• Exercise objective
Everything in the listing below should be repeated verbatim, apart from the pictures.

• Information provided

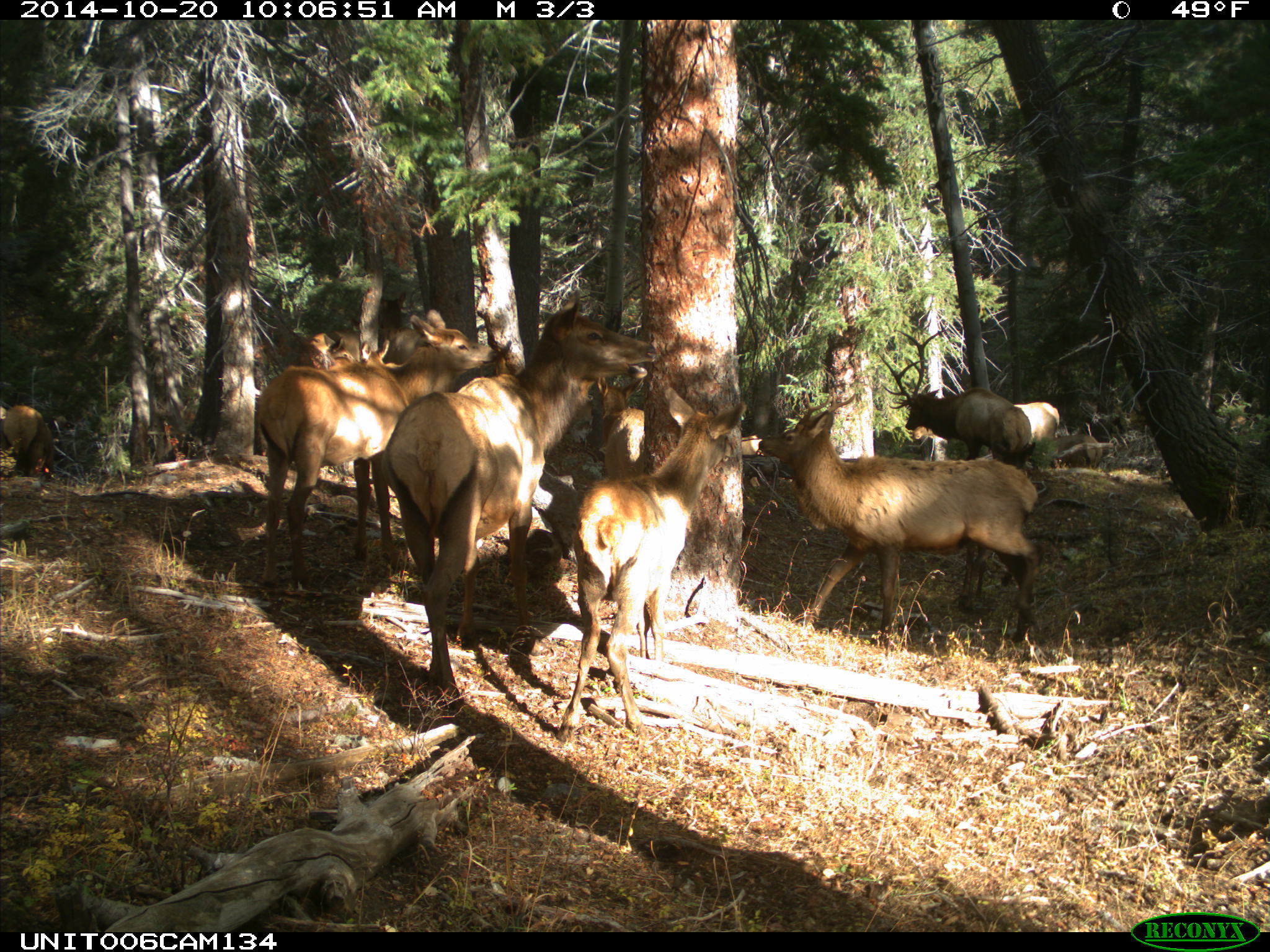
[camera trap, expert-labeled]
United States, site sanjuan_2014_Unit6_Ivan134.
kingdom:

• Answer to the exercise
[camera trap, expert-labeled]
United States, site sanjuan_2014_Unit6_Ivan134.
kingdom:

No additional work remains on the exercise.